STAT8010 - Introduction to R for Data Science
In this module, students will learn how to clean, manipulate and visualise data using the statistical software package R. Students will create and analyse statistical models and simulations with R.
DATA8005 - Distributed Data Management
In this module the learners will be survey the main NoSQL-based data models as an alternative to the traditional relational model. The learner will also explore the ecosystem of a big data framework, with an special focus on the data storage and the application of large-scale data analysis libraries.
DATA8008 - Data Visualisation and Analytics
Data visualisation is of growing interest in the field of data science and analytics. In this module, the learner will investigate a variety of advanced visualisation concepts and tools for analysing multi-dimensional data, large data sets and geospatial data. The learner will also examine major statistical modelling trends and challenges within the field of data science and analytics
STAT8011 - Regression Analysis
Regression analysis is the most widely used tool in statistical modelling. Students will examine regression in the context of industry based data linked to experimental design. Students will also learn how to conduct ANOVA and logistic regression which are widely used in industry.
STAT8008 - Time Series & PCA
This module introduces learners to the concepts of data dimension reduction and principle component analysis. Furthermore, it provides the learner with the necessary tools to develop and critically evaluate time series models. The forecasting function of time series models is presented and evaluated, enabling the learner to create short and medium term forecasting models.

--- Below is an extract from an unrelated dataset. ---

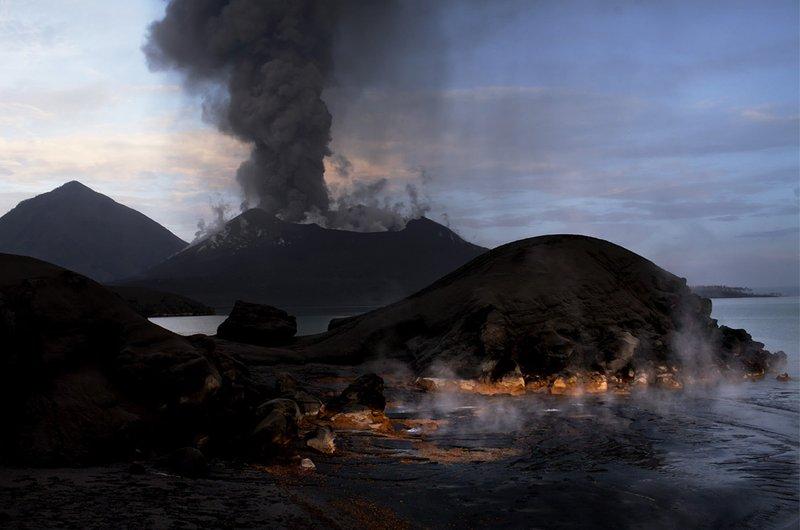 Паровые извержения от вулкана Рабула.
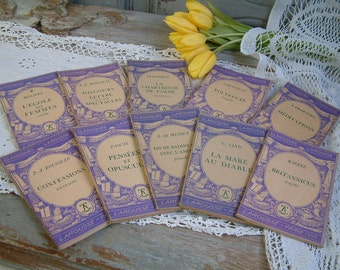 Set of 10 french vintage classics books with pretty lavender paper covers. Purple paper cover books. French shabby decor Jeanne d'Arc living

MATH8009 -Maths Methods and Modelling
This module will explore various mathematical techniques and will focus on mathematical models of real world processes, their formulation and methods of solution - both numerical and analytical. Central to the module will be practical problems that arise in industry and commerce.

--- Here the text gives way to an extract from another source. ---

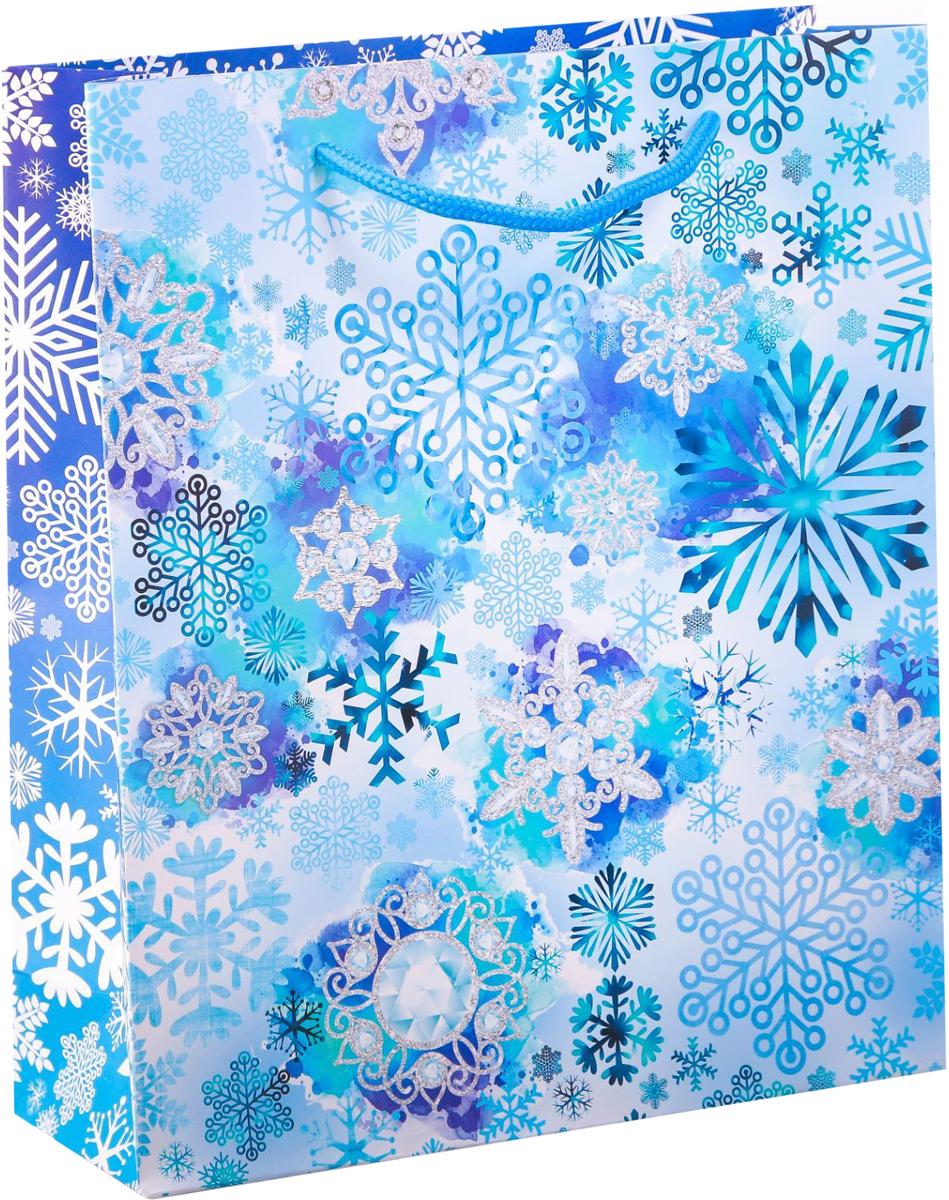 Пакет подарочный Дарите Счастье Морозные снежинки, вертикальный, 23 х 27 х 8 см2113798Привлекательная упаковка послужит достойным украшением любого, даже самого скромного подарка. Она поможет создать интригу и продлить время предвкушения чуда - момента, когда презент окажется в руках адресата. Подарочный пакет Дарите Счастье Морозные снежинки имеет яркий, оригинальный дизайн, который обязательно понравится получателю! Изделие выполнено из плотной бумаги, благодаря чему обеспечит надёжную защиту содержимого.Размер: 23 х 27 х 8 см.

DATA8006 - Data Science & Analytics Project
This module develops within the learner the knowledge, skills, and competences required to research, develop and scope a data science/analytics project, and to successfully complete it in accordance with an approved plan. The module requires the learner either individually or as part of a team to develop, implement and critically assess a detailed methodology to address a defined data science or analytics problem within a prescribed time-frame. The learner is expected to be self motivated whilst working under direction of a project supervisor and to communicate the process and outcomes of their work in a style and manner appropriate for professional practitioners in the discipline.
This is a part-time blended delivery programme run over four semesters. In each of the first three semesters, learners will undertake three taught modules while in the final semester the learner completes one taught module and a research project.
Apply online through www.springboardcourses.ie
Please upload a current Curriculum Vitae, a Personal Statement and scanned copies of the documents listed below:
1. Personal Statement - Please include a 300 word personal statement detailing what has motivated you to undertake the programme and how the programme fits in with your career objectives.
2. Educational Transcripts for any qualifications listed in your application form.
3. Final Certificates for any qualifications listed in your application form.
4. Please also include any further information which you think would support your application, for example, information in regard to Higher Level grades in Leaving Certificate Mathematics, Leaving Certificate Applied Mathematics, Leaving Certificate Physics. (You must provide evidence by way of final certificates).